Scientific naturalism asserts that the material world and the observable, that can be tested, is all that is knowable. In a sense, this worldview is simplistic at first glance, yet to establish the worldview requires complex reasoning in establishing “truths” and indeed is far more subjective than a worldview should be in determining the ever-changing truth-claims. In a world that supposedly has given rise to humans by chance, we have certainly gone to great lengths to explain what we observe. This seems to contradict any real purpose, so why bother examining anything? Why bother striving to exist? To simply be here by chance is completely outside of the human minds desire to question and answer things from purpose, origin of life, and reason for existence. The non-correlation is unquestionably difficult to attempt to realize in a reasonable and logical fashion, when considering scientific naturalism as true.

Evans states that “children are ‘cognitively prepared’ for belief, even before they are capable of understanding the complex ideas of any given religion. This poses a serious challenge to the Christian notion that the creator has left his creatures free to disbelieve.”[6] In actuality, this does not contradict what Christianity teaches, since we are told that humans have suppressed the truth through their wickedness (Romans 1:18), but through what God has created all are without excuse for unbelief in God (Romans 1:20). Therefore, although we are fallen, we can conceive God. Being able to believe as a child merely means we are susceptible to teachings at a young age, no grave challenge at all.
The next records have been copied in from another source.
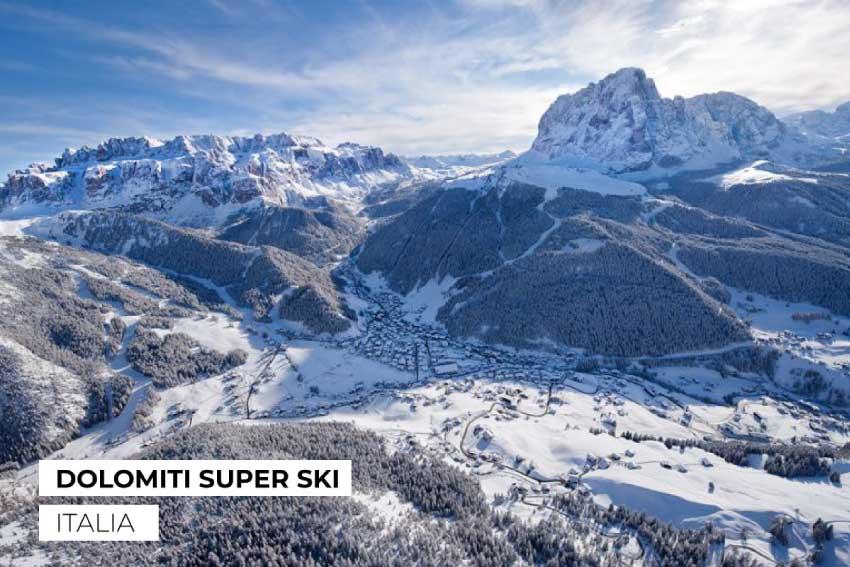 Los Alpes Dolomitisuperski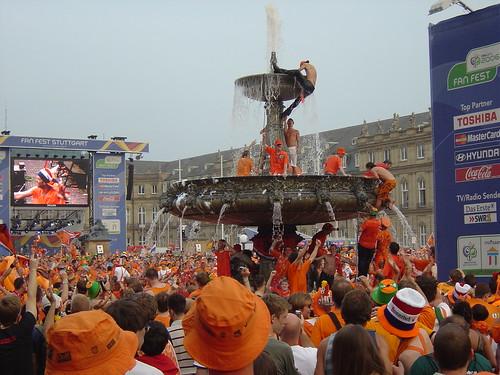 Die Holländer gehen baden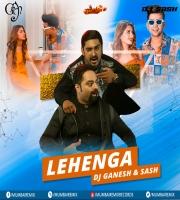 Lehenga  Remix - DJs Ganesh x Sash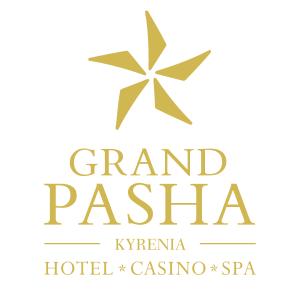 Kantara Palace Grand Pasha Hotel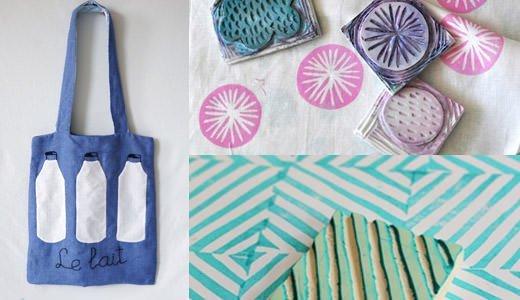 Tasche selber machen: Mit Nadel und Faden zum Einzelstück!
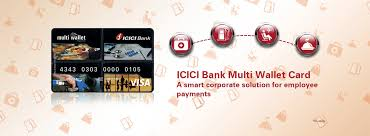online prepaid card prepaid cards in india find the best prepaid cards icici bank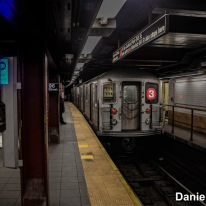 3 Train At 96th Street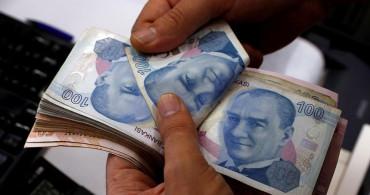 Kısa çalışma ile İşsizlik Ödemeleri 5 Mart'ta Hesaplara Yatırılacak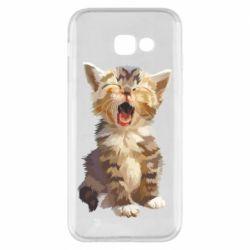 Чохол для Samsung A5 2017 Cute kitten vector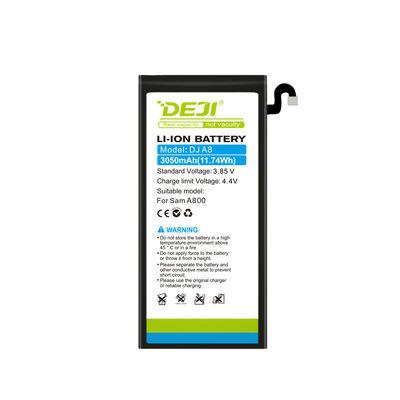 Samsung Galaxy A8 A800 Mucize Batarya Deji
Evaluation of Christianity

By criterion 1 – “If a worldview asserts an essential proposition X, and X is utterly mysterious or unintelligible and sheds no light on anything (it is a bare assertion), then the assertion of X is a rational strike against that worldview

Christianity asserts that universe and all life forms were created by God and humans were made in the image of God. This assertion explains the source for morality. Considering that morality exists in each of us, a moral God that created humans with similar traits seems to give an adequate reason for why we would have such a thing as morality. Contrasting with the scientific naturalism worldview, morality gives a reason for caring about anyone, otherwise we would all do whatever is best for our own gratification and no one else. Even asserting that God created all that is seen is not something that has evolved from the scientific naturalists view, put in another way, Feldmeier states that “Creation involves a question of the origin of our being—not motivated by intellectual curiosity, but by existential interests.”[7] Indeed, this makes sense when we consider that we were a product of God’s creation.

By criterion 2a – “If a worldview affirms X, Y and Z as essential elements of that worldview, and none of these individual elements contradicts another essential element, the worldview may be true because it is not logically inconsistent.”
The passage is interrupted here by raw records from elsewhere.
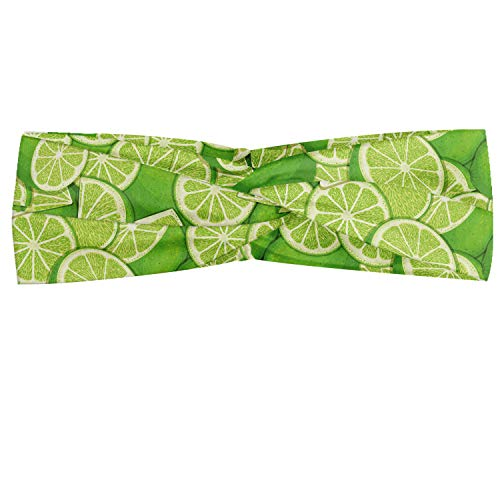 Lunarable Lemon Headband, Lime Tropic Citrus Bitter Sour Taste Enjoy Print, Elastic and Soft Women's Bandana for Sports and Everyday Use, Lime Green Pastel Green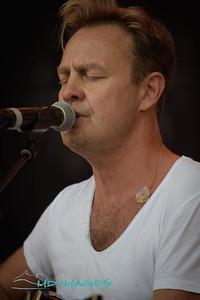 Lets Rock Shrewsbury 2018 - Jason Donovan-13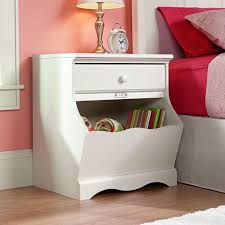 kids nightstand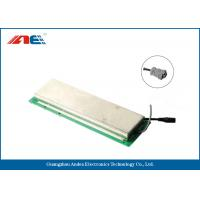 Wholesale Metal Shielding Embedded RFID Multi Reader For Assembly Line 260 * 90 * 20mm from china suppliers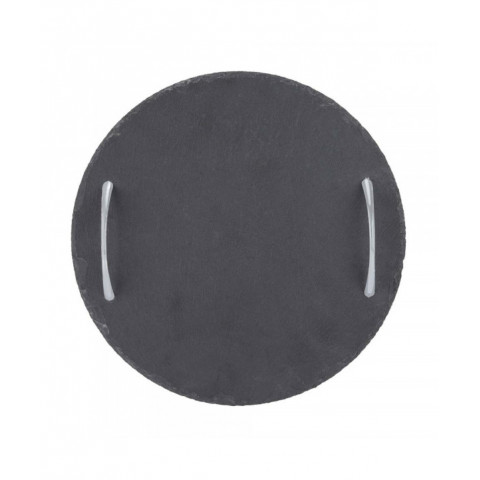 Board Round Slate With Handle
In Christianity, the universe exists (X), the universe was given a beginning (Y), and the universe was created by God (Z). These essential elements do not contradict each other. The universe can be created by God, a transcendent being, because we exist and a beginning is not illogical. There is nothing that is contradictory about this. In fact, it is telling about the origin of existence. Hence, this worldview can be true based on these non-contradictory factors, when compared to scientific naturalism, which stumbles explaining the singularity and a beginning without introducing God or some creator – the singularity simply was; this is a failure of logic.

By criterion 3 – “If a worldview’s essential propositions are coherent (meaningfully interconnected conceptually), it is more likely to be true than if its essential propositions are not related in this way.”

The Christian worldview explains the origin of life, the fall of mankind, the need of a savior, the death and resurrection of a savior, and the redemption that is given to those who believe. This worldview gives a very complete story starting in Genesis and ending in Revelation for the plan of mankind. The premise is that after God created Adam and Eve, they disobeyed God, which brought evil into their view and brought death upon them. God made covenants with humans in order to give them a law to follow, a savior was foretold in the Old Testament, the savior in Jesus Christ was born and eventually died for our sins, setting the foundation for the rise of Christianity through His crucifixion for our sins, and the Holy Ghost as the helper that was sent to aid believers in the walk of faith. Jesus says he will return for His believers and will judge those who do / did not believe. The basic propositions of the Bible give a coherent account of history and through the future, when Christ returns. This differs from naturalism in that there is coherent purpose, although the coherency alone does not prove the Bible is true in its assertions.

By criterion 4 – “The greater the extent to which a worldview’s essential factual claims can be established in various empirical, scientific and historical ways, the greater is the likelihood that this worldview is true.”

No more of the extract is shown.